So true!

I also had a hard time some time ago to explain this simple facts
to some people who tried to send me a binary VB data set from a z/OS
system by FTP across other (non-z/OS) systems. The information about
record length etc. simply gets lost, because the VB file (if binary) will be transferred as a byte string without record structure (one large string of bytes),
or otherwise, you will get record termination characters inserted, which is
also plain wrong.

The problem is not EBCDIC; you can do a transmission without code translation by FTP by using "binary"; the problem is the record oriented file structure of the z system compared to the byte oriented paradigm of FTP (unix tool). This works fine, if you do FTP between two z systems, but if there are other systems in between,
you're in a real mess.

"Fixed length" would be a solution, too; if FTP inserts record termination characters at some stage of the transmission, they all appear at fixed known offsets and can be easily removed at the target system. But: the sender will have to fill all records to the same maximum length ... don't know if the sending party is able to do this.

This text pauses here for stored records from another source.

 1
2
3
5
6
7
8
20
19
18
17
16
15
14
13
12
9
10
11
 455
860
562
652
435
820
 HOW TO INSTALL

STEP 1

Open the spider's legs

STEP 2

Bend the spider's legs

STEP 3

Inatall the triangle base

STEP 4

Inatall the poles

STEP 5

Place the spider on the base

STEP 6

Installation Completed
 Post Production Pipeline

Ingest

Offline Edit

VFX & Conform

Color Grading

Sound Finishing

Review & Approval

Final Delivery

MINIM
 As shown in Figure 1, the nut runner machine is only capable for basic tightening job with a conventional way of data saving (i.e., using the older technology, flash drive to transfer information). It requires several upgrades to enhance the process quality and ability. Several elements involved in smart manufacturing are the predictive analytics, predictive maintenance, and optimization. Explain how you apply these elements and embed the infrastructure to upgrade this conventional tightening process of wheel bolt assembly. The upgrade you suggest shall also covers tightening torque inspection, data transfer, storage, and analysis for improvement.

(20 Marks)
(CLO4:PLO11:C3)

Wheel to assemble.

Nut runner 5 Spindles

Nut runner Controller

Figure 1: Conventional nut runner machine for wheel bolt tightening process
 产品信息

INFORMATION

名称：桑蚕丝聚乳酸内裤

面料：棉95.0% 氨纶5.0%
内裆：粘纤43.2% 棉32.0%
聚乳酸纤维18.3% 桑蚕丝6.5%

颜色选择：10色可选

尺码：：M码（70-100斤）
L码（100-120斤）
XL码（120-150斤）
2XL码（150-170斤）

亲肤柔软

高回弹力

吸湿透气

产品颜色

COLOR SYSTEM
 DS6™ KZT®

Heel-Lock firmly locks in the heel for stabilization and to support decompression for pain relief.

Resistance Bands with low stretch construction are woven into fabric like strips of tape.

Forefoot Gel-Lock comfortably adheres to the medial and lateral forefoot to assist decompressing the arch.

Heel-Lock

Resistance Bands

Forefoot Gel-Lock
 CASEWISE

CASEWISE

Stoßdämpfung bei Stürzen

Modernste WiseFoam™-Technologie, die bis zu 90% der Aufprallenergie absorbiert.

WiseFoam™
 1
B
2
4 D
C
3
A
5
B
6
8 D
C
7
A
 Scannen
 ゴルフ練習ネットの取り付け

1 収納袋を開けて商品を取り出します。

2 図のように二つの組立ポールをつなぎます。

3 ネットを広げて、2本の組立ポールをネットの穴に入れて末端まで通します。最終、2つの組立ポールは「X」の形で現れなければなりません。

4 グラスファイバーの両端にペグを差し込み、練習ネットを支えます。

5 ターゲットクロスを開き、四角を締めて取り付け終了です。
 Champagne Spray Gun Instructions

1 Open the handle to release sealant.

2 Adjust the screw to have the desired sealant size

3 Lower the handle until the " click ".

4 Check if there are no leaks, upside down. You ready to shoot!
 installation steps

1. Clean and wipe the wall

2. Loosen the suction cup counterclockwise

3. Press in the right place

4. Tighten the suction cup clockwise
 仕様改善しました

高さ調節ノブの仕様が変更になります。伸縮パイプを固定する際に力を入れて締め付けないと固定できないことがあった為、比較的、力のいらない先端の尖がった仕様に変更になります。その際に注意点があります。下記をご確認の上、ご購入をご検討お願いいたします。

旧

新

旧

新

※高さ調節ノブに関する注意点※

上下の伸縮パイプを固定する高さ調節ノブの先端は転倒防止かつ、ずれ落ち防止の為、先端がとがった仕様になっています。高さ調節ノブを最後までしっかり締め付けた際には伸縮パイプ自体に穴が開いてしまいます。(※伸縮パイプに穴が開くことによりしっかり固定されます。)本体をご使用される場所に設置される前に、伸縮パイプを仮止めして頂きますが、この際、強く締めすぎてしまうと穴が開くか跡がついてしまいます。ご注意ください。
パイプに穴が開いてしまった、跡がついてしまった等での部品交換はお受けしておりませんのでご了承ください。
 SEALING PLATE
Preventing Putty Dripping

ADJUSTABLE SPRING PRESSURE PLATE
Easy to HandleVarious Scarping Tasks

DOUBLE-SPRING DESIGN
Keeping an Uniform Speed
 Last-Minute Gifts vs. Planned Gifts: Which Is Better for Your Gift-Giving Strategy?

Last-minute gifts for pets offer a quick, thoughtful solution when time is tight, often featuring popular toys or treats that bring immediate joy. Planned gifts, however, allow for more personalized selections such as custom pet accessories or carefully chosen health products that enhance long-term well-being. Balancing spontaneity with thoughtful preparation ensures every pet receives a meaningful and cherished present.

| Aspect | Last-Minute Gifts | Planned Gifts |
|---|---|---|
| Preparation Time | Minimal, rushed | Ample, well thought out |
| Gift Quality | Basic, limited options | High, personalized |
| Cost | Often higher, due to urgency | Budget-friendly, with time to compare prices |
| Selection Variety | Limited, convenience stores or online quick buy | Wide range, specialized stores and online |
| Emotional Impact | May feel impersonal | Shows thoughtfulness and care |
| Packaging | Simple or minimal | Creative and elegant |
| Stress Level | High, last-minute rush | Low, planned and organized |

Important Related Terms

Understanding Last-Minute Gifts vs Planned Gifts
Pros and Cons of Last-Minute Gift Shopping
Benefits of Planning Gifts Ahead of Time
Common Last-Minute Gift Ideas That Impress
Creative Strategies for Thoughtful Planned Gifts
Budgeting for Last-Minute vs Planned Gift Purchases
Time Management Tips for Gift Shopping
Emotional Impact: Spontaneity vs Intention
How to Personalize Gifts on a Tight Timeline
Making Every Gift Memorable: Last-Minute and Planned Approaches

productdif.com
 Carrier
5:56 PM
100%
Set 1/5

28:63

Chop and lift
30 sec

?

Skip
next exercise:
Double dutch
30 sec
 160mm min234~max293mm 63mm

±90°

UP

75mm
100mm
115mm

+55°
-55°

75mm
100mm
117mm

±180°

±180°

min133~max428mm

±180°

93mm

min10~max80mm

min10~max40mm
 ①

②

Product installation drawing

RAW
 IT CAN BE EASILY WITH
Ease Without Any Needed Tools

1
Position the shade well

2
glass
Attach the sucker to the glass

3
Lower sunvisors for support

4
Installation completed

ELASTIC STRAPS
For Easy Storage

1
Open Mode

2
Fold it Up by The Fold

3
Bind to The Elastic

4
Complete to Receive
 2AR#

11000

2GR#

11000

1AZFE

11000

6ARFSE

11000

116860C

If variable length is really needed: generate fixed length records anyway, but put a logical length field in front of each record. This, too, has to be done by the sending
party.

Kind regards

Bernd



Am 08.09.2014 16:25, schrieb John McKown:
On Mon, Sep 8, 2014 at 8:46 AM, Werner Kuehnel
<[email protected]> wrote:
It's not my creation, it was delivered by a bank for a test. Thanks for
your suggestions, but if there are no standard ftp commands I refuse to
work with that file.
Anyway, I tested your way and it almost worked, Unfortunately there are
packed fields in the records containing x'15' which are not a line end.

Thanks,
Werner

If the bank is trying to send you EBCDIC information from a z/OS
system, but needs it to survive transfer across non-z/OS systems, then
the bank really needs to either use AMATERSE or TRANSMIT to put the
data into a more transportable format. Those both result in an FB
file, which can easily be binary ftp'ed from z/OS to Windows, then
back to z/OS and restored. Doing a normal BINary FTP of variable data
will just result in frustration and data corruption.